48 hours later, Daniel sat slumped in his desk chair, blinking sleepily at incomprehensible symbols on his computer screen. He'd finally been discharged from the infirmary, but not before SG3 had come in hot and he'd been up all night listening to the loud, frustrated sounds of marines being triaged.
Jack considered knocking on Daniel's office doorframe. He'd been standing there almost thirty seconds without a response. The younger man looked pale and exhausted, but considerably less swollen and definitely not dead, so the zombie visage was a move in the positive direction.
"Hey." Daniel shifted his gaze toward Jack with a speed that made Jack thankful he was not yet cleared for active duty. A sloth would react faster.
"Hey." The raspy voice and subtly blood shot eyes made Jack feel a bit guilty for the sloth comparison and definitely thankful that Daniel was still confined to base.
"I thought about bringing flowers, but decided more pollen was probably not going to help. Carter managed to clean this off, though. She thinks that it shouldn't have anything from P12X-597 stuck to it anymore. These, too," Jack plopped Daniel's camcorder and a pair of his glasses atop a pile of papers. Daniel grinned.
"Thanks and, uh… thanks." Jack smiled and nodded.
"Oh, anytime. I'd never pass up the opportunity to stab you." Daniel rolled his eyes.

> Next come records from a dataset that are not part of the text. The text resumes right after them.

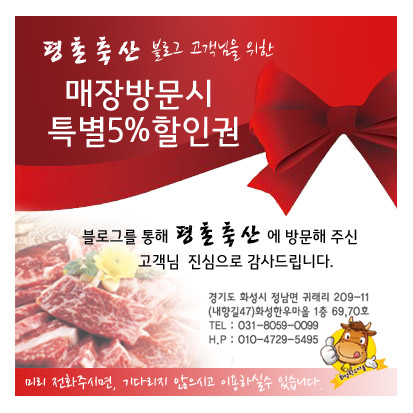 고객축산 이미지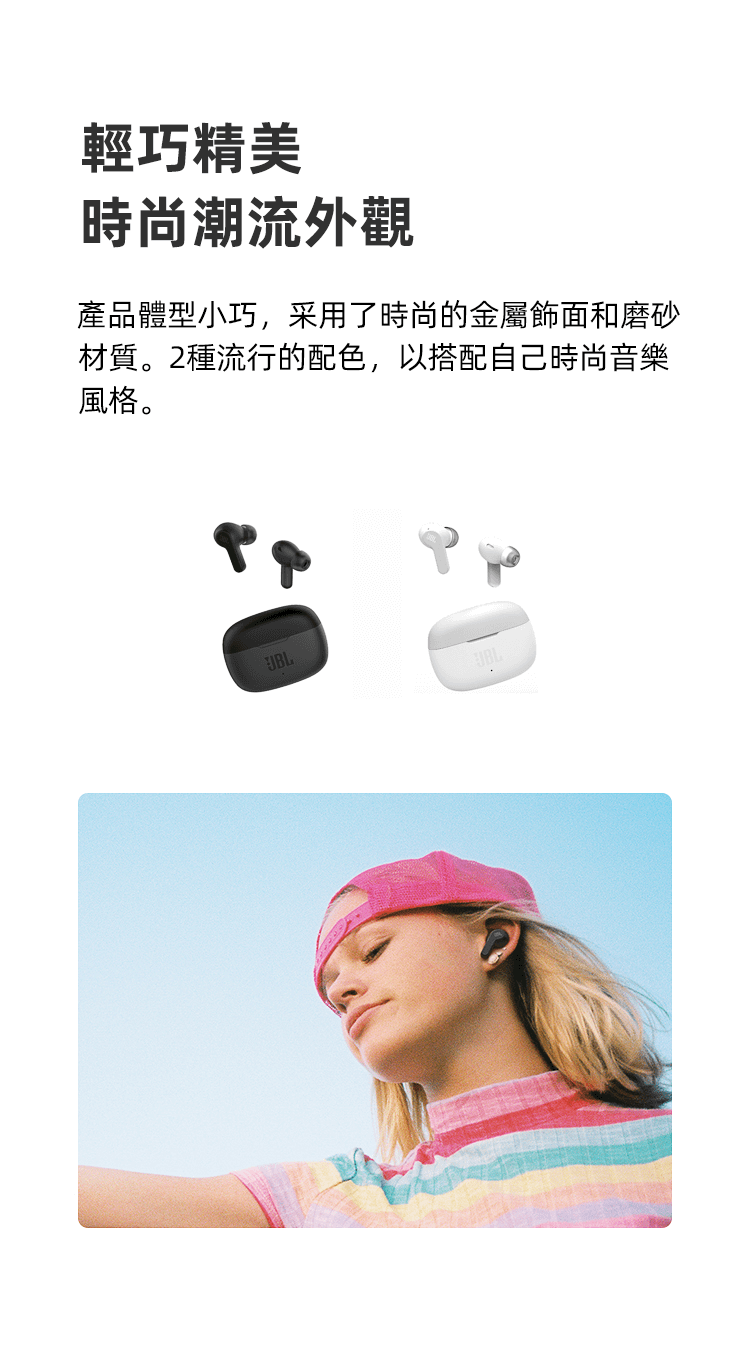 JBL Wave 200TWS真無線半入耳式藍牙耳機 音樂運動 長續航 重低音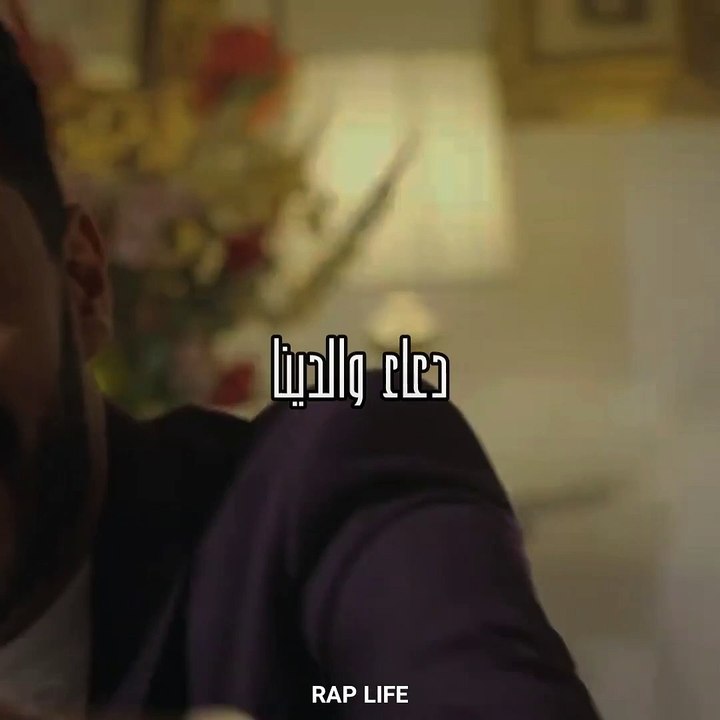 Rap Tunisien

"Carter is heading back with SG11 later today. She said they'll get more footage of the temple and anything else they find." Turning the camcorder over, Daniel retrieved the memory card to begin the downloading process, not exactly sure if he wanted to learn more about P12X-597 and definitely sure that he didn't want to relive his own experience there.

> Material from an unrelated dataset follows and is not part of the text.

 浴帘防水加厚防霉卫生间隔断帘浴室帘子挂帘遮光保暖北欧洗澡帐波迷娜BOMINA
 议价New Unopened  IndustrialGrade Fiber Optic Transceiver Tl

"So, it turns out Teal'c has never seen Jumanji. He's got it all set up, making popcorn and everything. Are you game? It's bound to be more fun than whatever that is." Nodding his head and tossing the memory card aside, Daniel followed Jack out of his office. At least the vines on that screen wouldn't be covered in pollen that could kill him.
Not twenty minutes into the movie, Jack had to restrain himself from heading back to Daniel's office for his camera. Teal'c was completely engrossed in the film, thoroughly invested in the plot, and Daniel was fast asleep, head lolled back onto Teal'c's shoulder, mouth open, snoring faintly with the popcorn bowl forgotten between the two of them. Reaching across the slumbering archeologist for a handful of popcorn, Jack smirked. This sort of drama was definitely superior to the kind that involved needles.